(Task instructions):
#1 In the piece on early trans-Atlantic flight attempts, how wide was the Sunrise's upper wing?
#2 Please carry on the piece on early trans-Atlantic flight attempts from where it stops.

(Selected excerpt):
Short Shamrock with a trans-Atlantic fuel tank. The man standing on the wing checking the engine gives a good sense of scale.
There's also this alternate suppository design.
On the same day the A&B Vimy made its first test flight, the Shamrock came up short. The Shamrock's crew had decided to attempt a Atlantic crossing against the prevailing winds, from east to west. Then, on the flight to Ireland, just 2 miles off of the coast of Britain, the engine stopped working, and the aircraft had to ditch. The crew was soon being rescued by local fishermen, and the Shamrock was salvaged, but was a wreck needing a complete reconstruction, effectively knocking Short out of the race.

Sunrise in New Jersey.
Aside from Americans, the other foreigner with a airplane together was Swedish Captain Hugo Sundstedt. Sundstedt was a pilot much in the mold of John Alcock: a enthusiastic flyer who thanks partially to luck and partially to hard work had become a pioneer of aviation in his native land. With the backing of a Norwegian shipping magnate, Christoffer Hannevig, Sundstedt had gone to America and had a firm design and construct what would be called the Sundstedt-Hannevig Sunrise.

The Sunrise was a biplane floatplane who's secret advantage was lightness. While it had a similar wingspan to the NC-4, it weighed just half of the Curtiss design. This light weight meant it needed less power to fly, and thus could get better fuel economy. To quote this blog over here: 

The Sunrise was a huge aircraft for its time, its upper wing spanning 100 ft. However, its empty weight was 7000 lbs., less than half the 15,874 lbs. of the comparably sized U.S. Navy-Curtiss NC-4. Fully loaded with fuel and crew, the contrast was even more remarkable, approximately 13,000 versus 28,000 lbs.

This minimalist philosophy carried over to the engines, two inline 6 Scott-Hall motors making 220 horsepower, and the fancy enclosed fuselage. In a decision I expect Sundstedt would have regretted, the fuselage didn't allow people to stand. In fact, the fuel capacity of the Sunshine was maybe a little too minimalist, as Sundstedt figured the airplane had a range of ~ 2500-2800 km [1600 – 1760 miles], which is a bit worrying if you consider the distance between St. John's and Ireland is about 2700 km [1700 miles.] While all the potential racers except Short hoped to use the prevailing west-to-east wind, Sundstedt thought he had another ace up his sleeve: Sundstedt was something of a scientist, and had previously done research into air currents. The Captain thought there was a steady 60-70 km/h wind blowing from west to east across the Atlantic at about ten thousand feet. So the extra-light kite Sundstedt was constructing was also to ride this wind across the Atlantic with a comfortable safety margin.

This photo has the date 4/11/1919.

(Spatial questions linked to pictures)

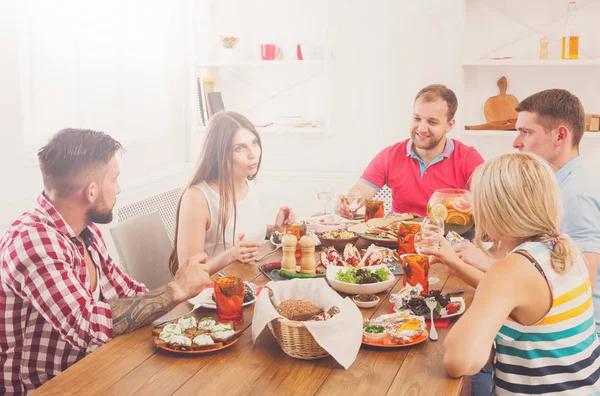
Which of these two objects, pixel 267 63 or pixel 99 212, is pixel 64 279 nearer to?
pixel 99 212

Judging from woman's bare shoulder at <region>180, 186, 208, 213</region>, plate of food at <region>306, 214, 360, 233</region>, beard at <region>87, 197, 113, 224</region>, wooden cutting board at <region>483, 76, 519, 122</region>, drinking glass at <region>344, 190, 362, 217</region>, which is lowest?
plate of food at <region>306, 214, 360, 233</region>

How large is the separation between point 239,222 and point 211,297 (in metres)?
0.84

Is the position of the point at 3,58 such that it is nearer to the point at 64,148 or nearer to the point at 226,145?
the point at 226,145

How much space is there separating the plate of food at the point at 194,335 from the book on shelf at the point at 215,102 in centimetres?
301

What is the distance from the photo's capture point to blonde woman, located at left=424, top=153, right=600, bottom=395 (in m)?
1.59

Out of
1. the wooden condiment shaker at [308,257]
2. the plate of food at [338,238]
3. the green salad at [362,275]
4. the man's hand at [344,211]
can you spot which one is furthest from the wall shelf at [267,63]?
the green salad at [362,275]

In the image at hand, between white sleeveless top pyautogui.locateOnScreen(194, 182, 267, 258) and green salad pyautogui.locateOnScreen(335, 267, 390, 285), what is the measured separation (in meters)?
0.75

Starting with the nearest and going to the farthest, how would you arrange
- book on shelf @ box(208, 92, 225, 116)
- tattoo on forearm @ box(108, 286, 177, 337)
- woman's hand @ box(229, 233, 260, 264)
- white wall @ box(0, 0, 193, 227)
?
tattoo on forearm @ box(108, 286, 177, 337), woman's hand @ box(229, 233, 260, 264), white wall @ box(0, 0, 193, 227), book on shelf @ box(208, 92, 225, 116)

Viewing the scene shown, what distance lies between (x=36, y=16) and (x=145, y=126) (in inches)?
46.9

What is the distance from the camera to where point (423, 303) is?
1.91 m

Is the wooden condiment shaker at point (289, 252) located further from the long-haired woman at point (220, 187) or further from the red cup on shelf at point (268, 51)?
the red cup on shelf at point (268, 51)

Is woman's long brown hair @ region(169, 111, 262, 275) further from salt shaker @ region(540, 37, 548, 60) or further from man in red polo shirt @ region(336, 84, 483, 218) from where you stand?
salt shaker @ region(540, 37, 548, 60)

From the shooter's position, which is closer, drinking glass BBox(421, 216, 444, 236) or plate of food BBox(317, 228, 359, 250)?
drinking glass BBox(421, 216, 444, 236)

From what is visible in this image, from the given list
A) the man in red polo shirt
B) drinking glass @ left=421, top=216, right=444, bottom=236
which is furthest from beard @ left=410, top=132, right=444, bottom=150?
drinking glass @ left=421, top=216, right=444, bottom=236
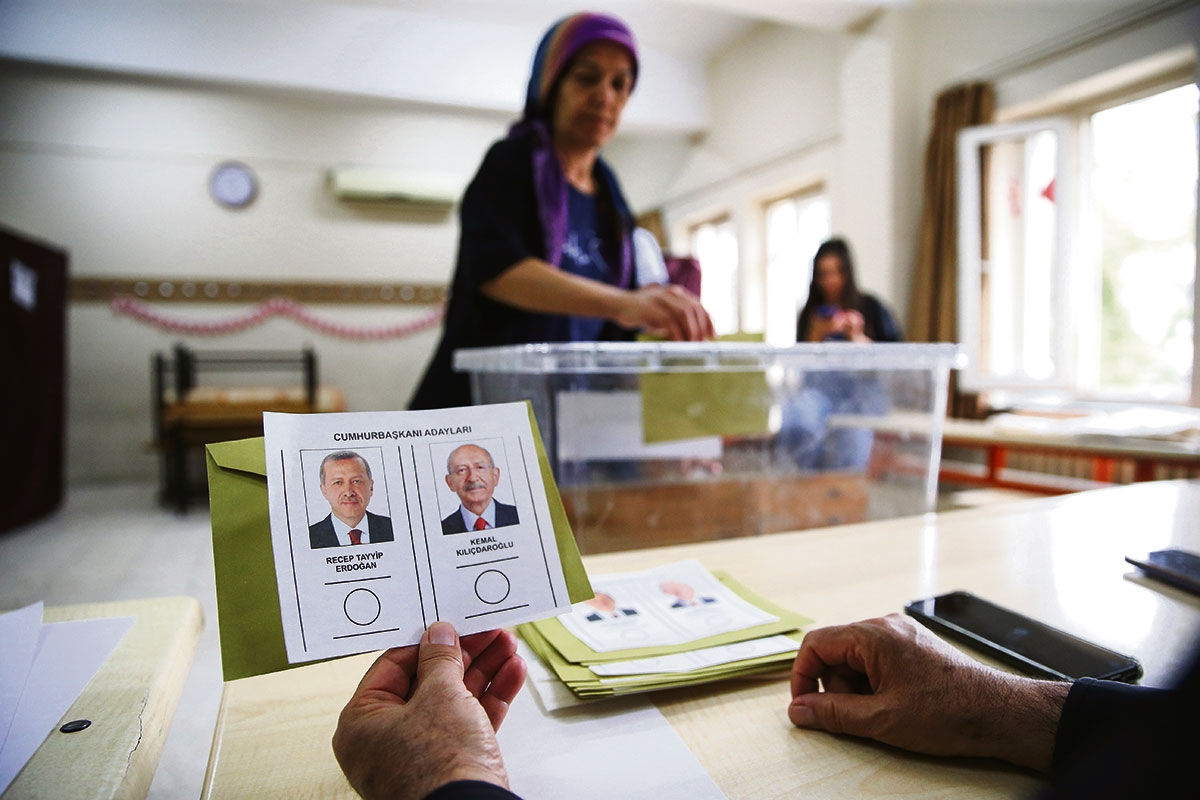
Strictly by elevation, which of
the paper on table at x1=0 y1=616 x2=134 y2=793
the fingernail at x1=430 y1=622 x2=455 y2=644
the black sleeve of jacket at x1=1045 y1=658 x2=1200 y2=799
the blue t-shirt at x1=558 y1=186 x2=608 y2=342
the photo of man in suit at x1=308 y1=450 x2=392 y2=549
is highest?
the blue t-shirt at x1=558 y1=186 x2=608 y2=342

(Responses for each task):
#1 100 ft.

#2
 While I can't nail down dates or what precisely happened, the Sunshine in April or May 1919 did itself serious damage, with the twin floats having to be rebuilt. The delay was fatal to competing in the Atlantic race.

Boulton-Paul, like Sundstedt, also aimed not only to win, but to use a new design to do it.


They had created in 1918 a new light bomber called the Bourges to replace the Airco DH.10. The war ended, however, and that was that. Boulton Paul then pivoted to the trans-Atlantic race, where components of the Bourges were recycled into a new design. It remained a biplane twin engine aircraft, but as Boulton Paul hoped to sell the new design as an airliner, they decided to incorporate as much new technology as they could.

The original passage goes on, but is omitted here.